Step 4: Determine an interval for invertibility
The sine function is strictly increasing in the interval \( [-\frac{\pi}{2}, \frac{\pi}{2}] \). Since we have \( \sin 2x \), we need to consider the argument \( 2x \). For \( \sin 2x \) to be strictly increasing, we need \( 2x \) to be in the interval \( [-\frac{\pi}{2}, \frac{\pi}{2}] \). \[ -\frac{\pi}{2} \le 2x \le \frac{\pi}{2} \] Divide by 2: \[ -\frac{\pi}{4} \le x \le \frac{\pi}{4} \] In this interval \( [-\frac{\pi}{4}, \frac{\pi}{4}] \), \( \sin 2x \) is strictly increasing, and therefore invertible. 
Conclusion: \( g[f(x)] = \sin 2x \). The function \( g[f(x)] \) is invertible in the interval \( [-\frac{\pi}{4}, \frac{\pi}{4}] \). 
 

Answer 2

Step 1: Analyze the function \( g(f(x)) \)
We are given two functions:
\( f(x) = \sin x + \cos x \) and \( g(x) = x^2 - 1 \).
We need to determine the conditions under which the composite function \( g(f(x)) \) is invertible.

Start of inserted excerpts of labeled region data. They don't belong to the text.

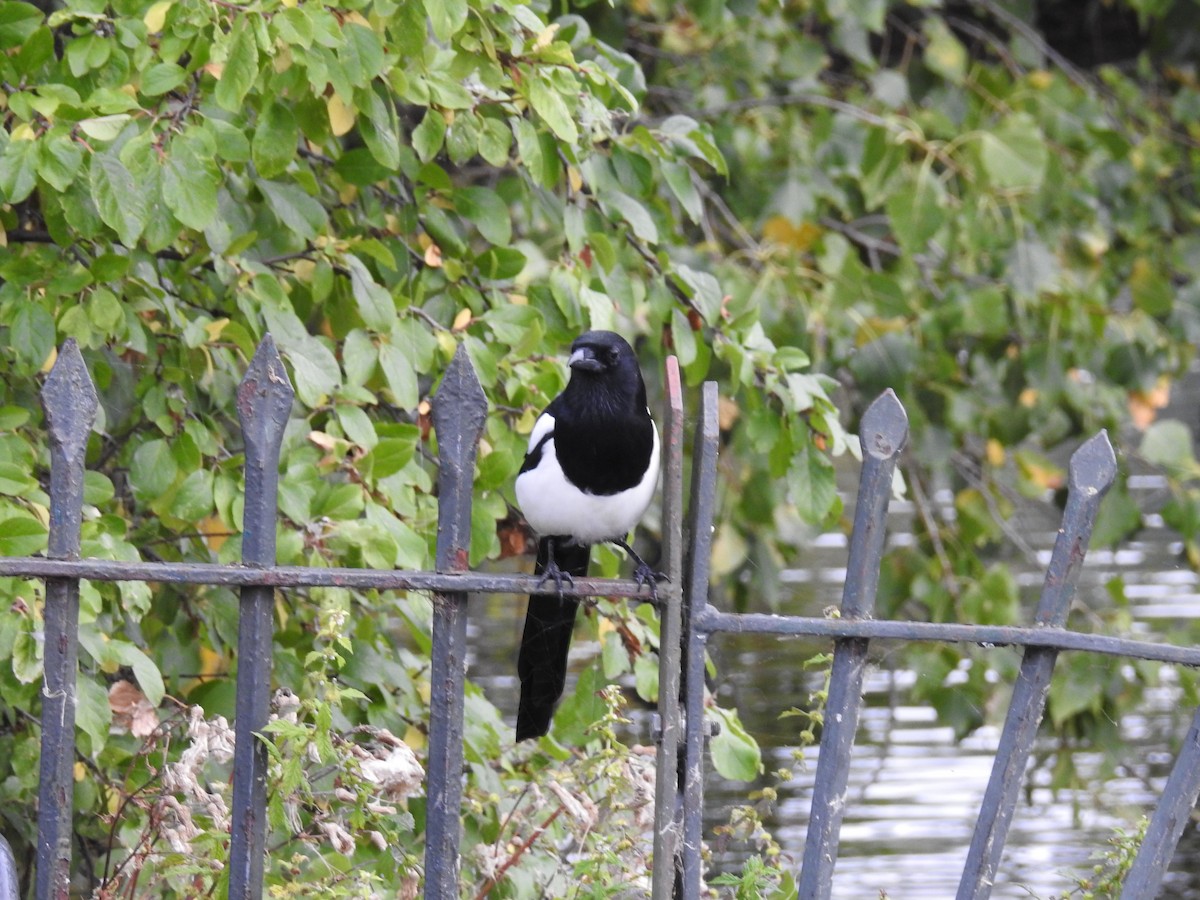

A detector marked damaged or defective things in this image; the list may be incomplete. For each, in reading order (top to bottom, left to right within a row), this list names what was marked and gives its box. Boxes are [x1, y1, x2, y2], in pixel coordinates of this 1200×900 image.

rusted metal bar [0, 840, 16, 900]
rusted metal bar [34, 340, 97, 900]
rusted metal bar [229, 336, 295, 900]
rusted metal bar [0, 556, 662, 600]
rusted metal bar [422, 345, 487, 900]
rusted metal bar [652, 355, 691, 897]
rusted metal bar [681, 381, 715, 900]
rusted metal bar [801, 391, 902, 897]
rusted metal bar [691, 614, 1200, 672]
rusted metal bar [955, 429, 1113, 900]
rusted metal bar [1118, 710, 1200, 897]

Step 2: Express the composite function
The composite function \( g(f(x)) \) is defined as:
\[ g(f(x)) = g(\sin x + \cos x) = (\sin x + \cos x)^2 - 1. \] Expanding the square: \[ g(f(x)) = (\sin x + \cos x)^2 - 1 = \sin^2 x + 2 \sin x \cos x + \cos^2 x - 1. \] Using the identity \( \sin^2 x + \cos^2 x = 1 \), we simplify: \[ g(f(x)) = 1 + 2 \sin x \cos x - 1 = 2 \sin x \cos x. \] Using the double angle identity for sine, \( 2 \sin x \cos x = \sin(2x) \), we have: \[ g(f(x)) = \sin(2x). \] Thus, the composite function is: \[ g(f(x)) = \sin(2x). \]

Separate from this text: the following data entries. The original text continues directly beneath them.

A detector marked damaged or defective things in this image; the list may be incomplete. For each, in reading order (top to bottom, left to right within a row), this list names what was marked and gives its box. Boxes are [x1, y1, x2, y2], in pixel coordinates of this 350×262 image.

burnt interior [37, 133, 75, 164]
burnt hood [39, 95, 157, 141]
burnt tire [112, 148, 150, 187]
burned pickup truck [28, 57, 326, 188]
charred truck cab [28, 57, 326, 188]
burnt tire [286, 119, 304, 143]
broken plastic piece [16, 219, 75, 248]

Step 3: Determine the conditions for invertibility
For a function to be invertible, it must be one-to-one (i.e., it must be either strictly increasing or strictly decreasing). The function \( \sin(2x) \) is one-to-one on an interval where it does not repeat its values.
The function \( \sin(2x) \) is one-to-one in the interval where the sine function does not repeat its values. This occurs when the argument \( 2x \) lies within \( -\frac{\pi}{2} \) to \( \frac{\pi}{2} \), because the sine function is one-to-one in this range.
So, we need to find the interval for \( x \) such that \( 2x \in \left[ -\frac{\pi}{2}, \frac{\pi}{2} \right] \).
Dividing by 2, we get: \[ -\frac{\pi}{4} \leq x \leq \frac{\pi}{4}. \]

Step 4: Conclusion
Thus, the function \( g(f(x)) \) is invertible when \( x \) lies in the interval \( \left[ -\frac{\pi}{4}, \frac{\pi}{4} \right] \).
The correct answer is:

\( -\frac{\pi}{4} \leq x \leq \frac{\pi}{4} \)